| GOAL OF THE EXERCISE |
Reproduce the text of every record below word for word, omitting the pictures.

| DATA EXCERPTS |
Content starts

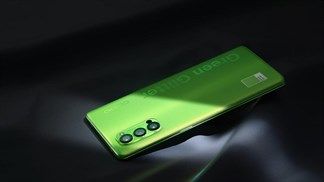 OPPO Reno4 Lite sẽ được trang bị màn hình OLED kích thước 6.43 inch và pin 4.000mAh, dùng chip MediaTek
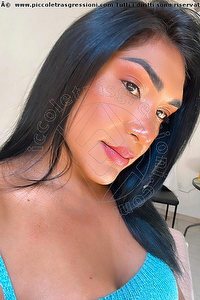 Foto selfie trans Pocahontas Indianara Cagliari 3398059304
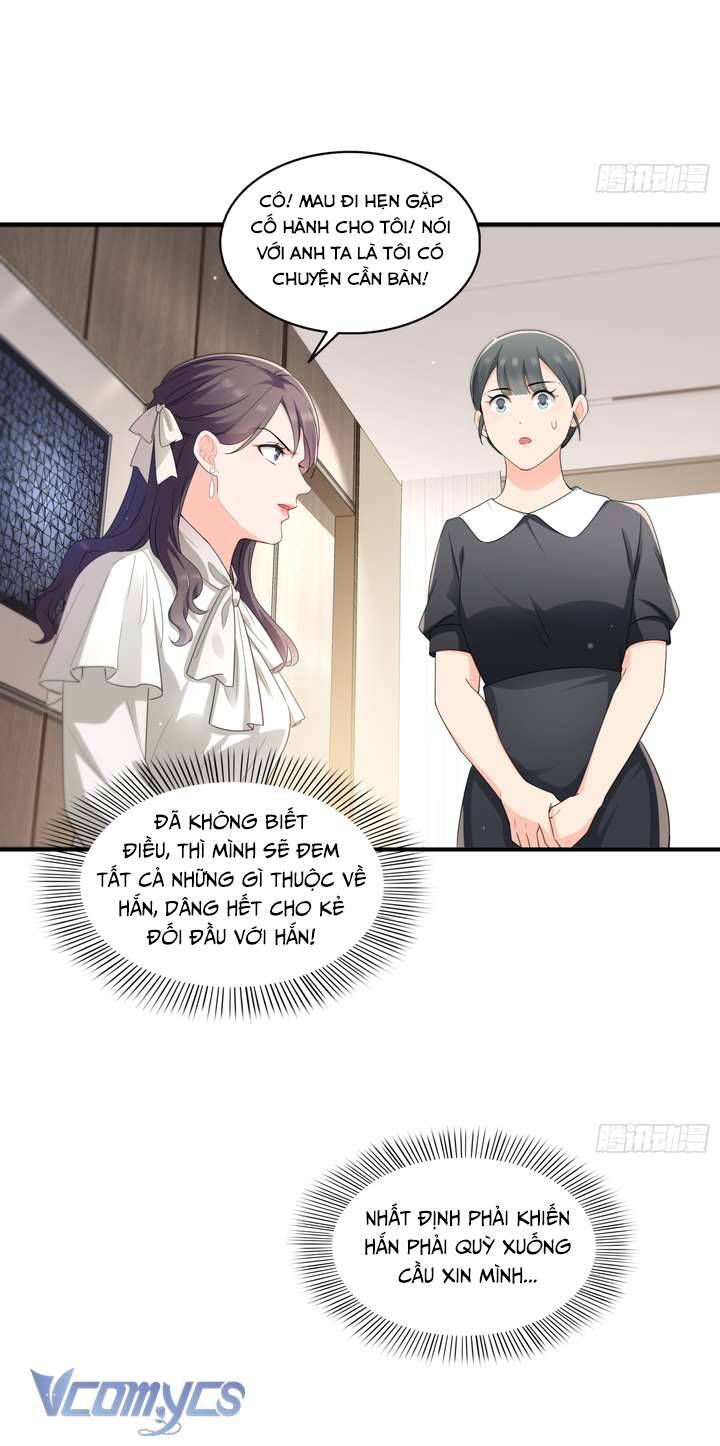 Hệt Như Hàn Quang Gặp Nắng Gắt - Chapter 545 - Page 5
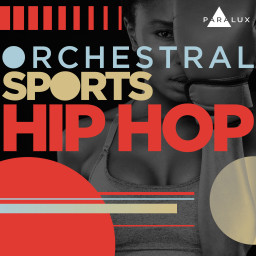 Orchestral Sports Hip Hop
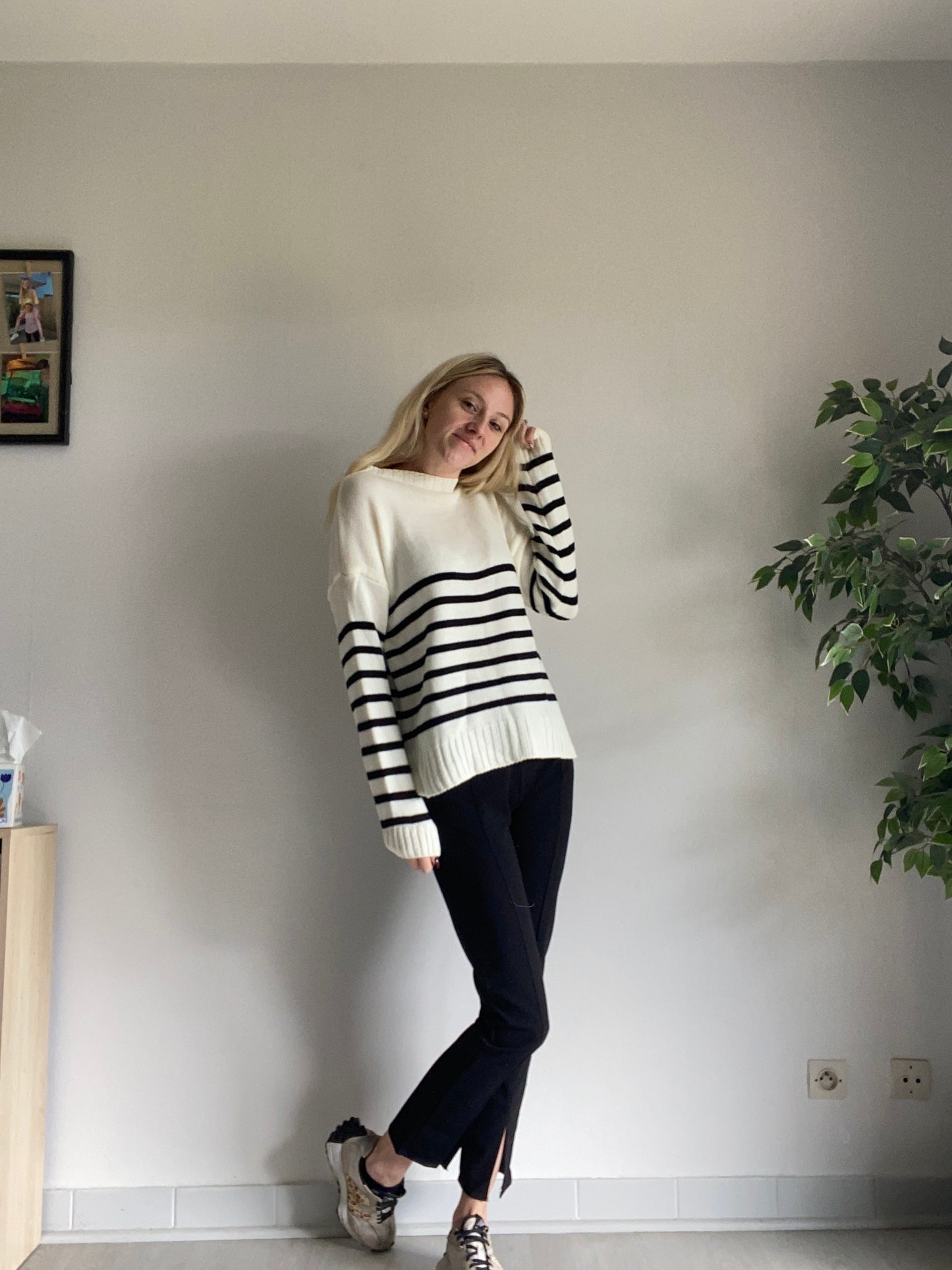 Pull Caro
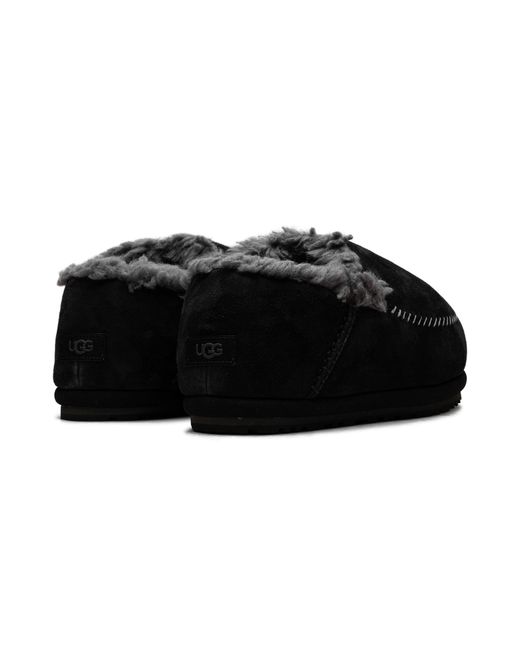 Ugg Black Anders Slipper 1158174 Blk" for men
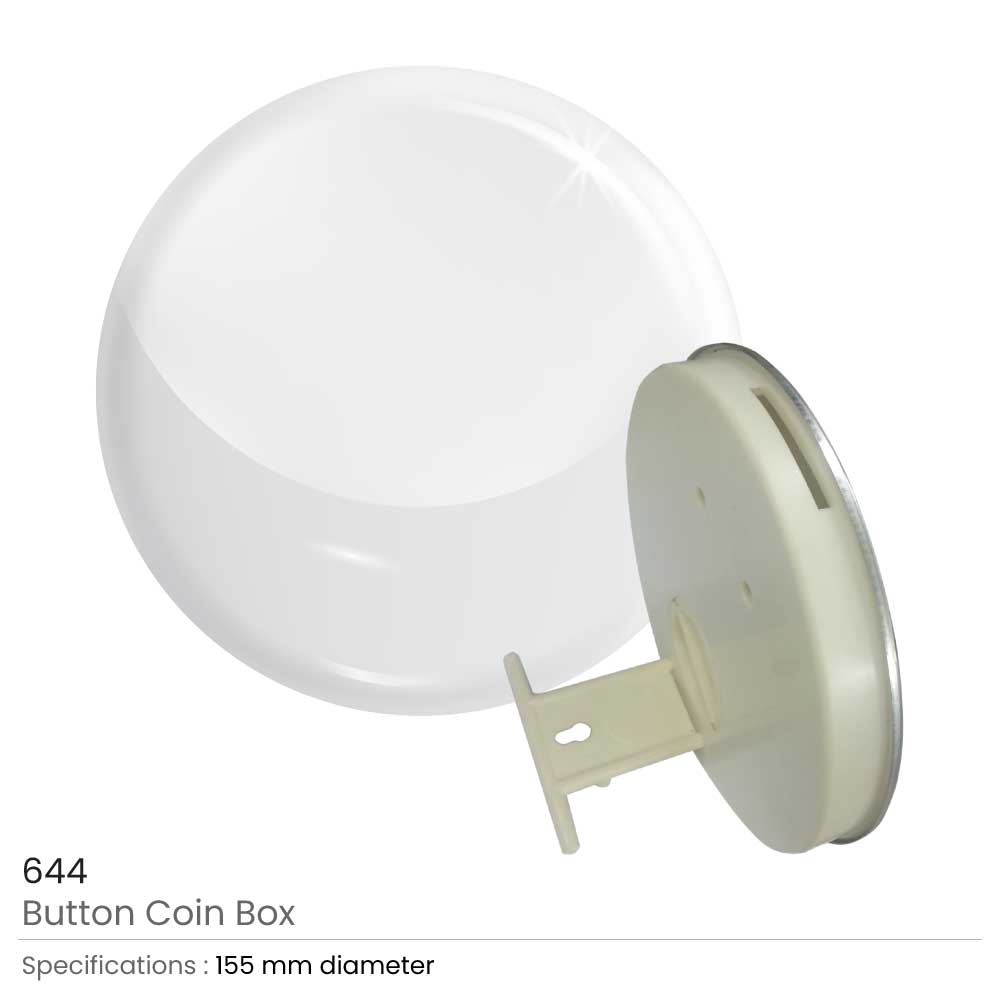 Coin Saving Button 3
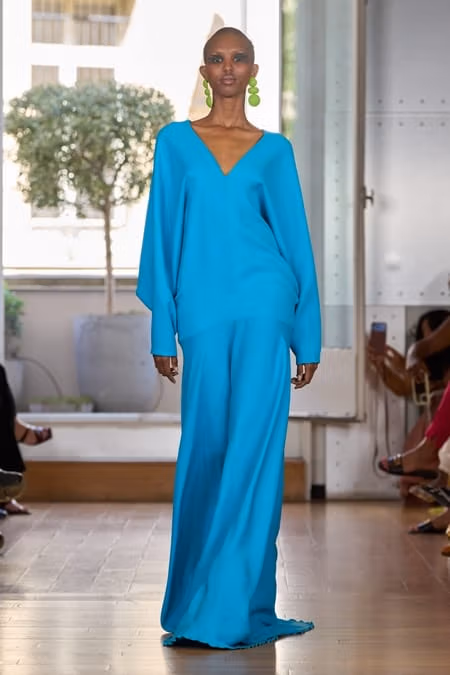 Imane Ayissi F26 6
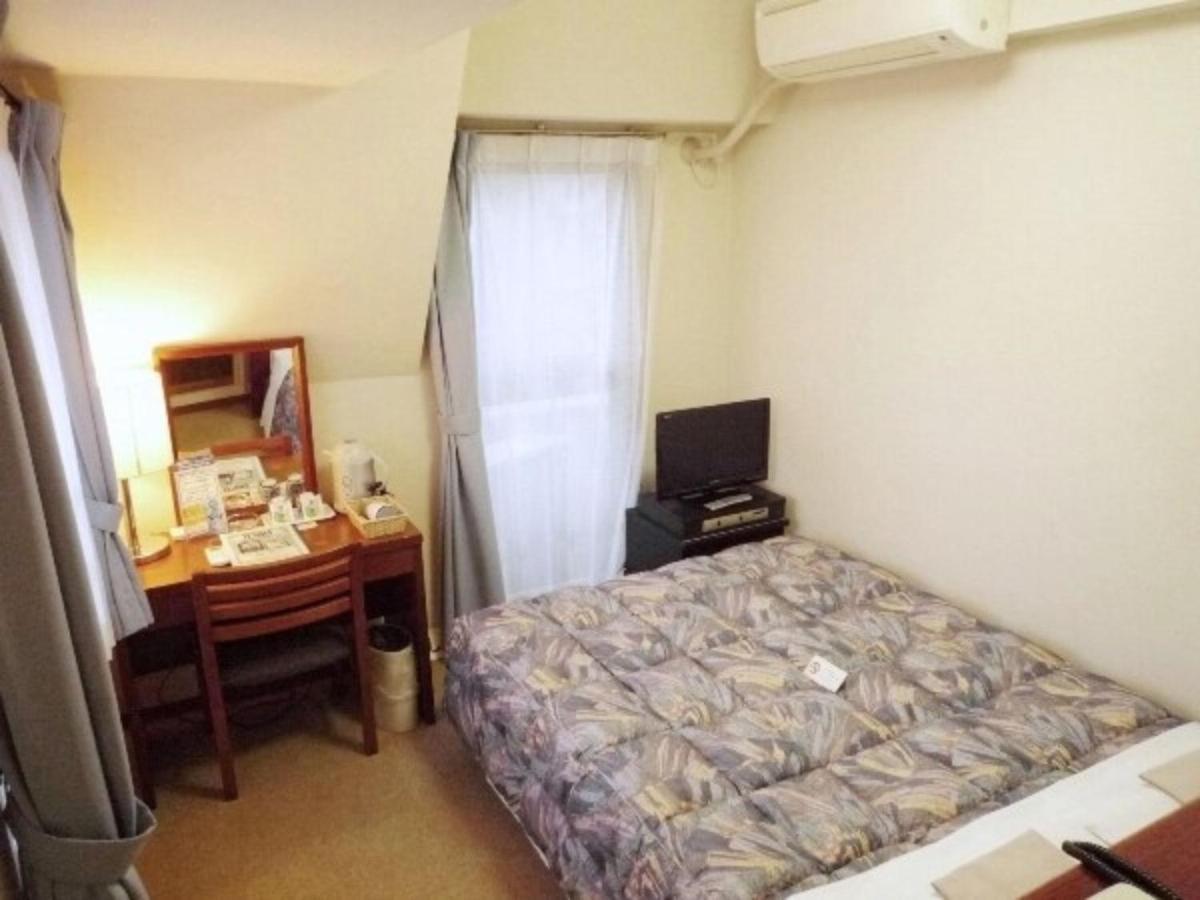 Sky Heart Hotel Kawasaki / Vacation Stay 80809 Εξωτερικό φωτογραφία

Content ends

| SOLUTION FOR THIS EXERCISE |
 OPPO Reno4 Lite sẽ được trang bị màn hình OLED kích thước 6.43 inch và pin 4.000mAh, dùng chip MediaTek
 Foto selfie trans Pocahontas Indianara Cagliari 3398059304
 Hệt Như Hàn Quang Gặp Nắng Gắt - Chapter 545 - Page 5
 Orchestral Sports Hip Hop
 Pull Caro
 Ugg Black Anders Slipper 1158174 Blk" for men
 Coin Saving Button 3
 Imane Ayissi F26 6
 Sky Heart Hotel Kawasaki / Vacation Stay 80809 Εξωτερικό φωτογραφία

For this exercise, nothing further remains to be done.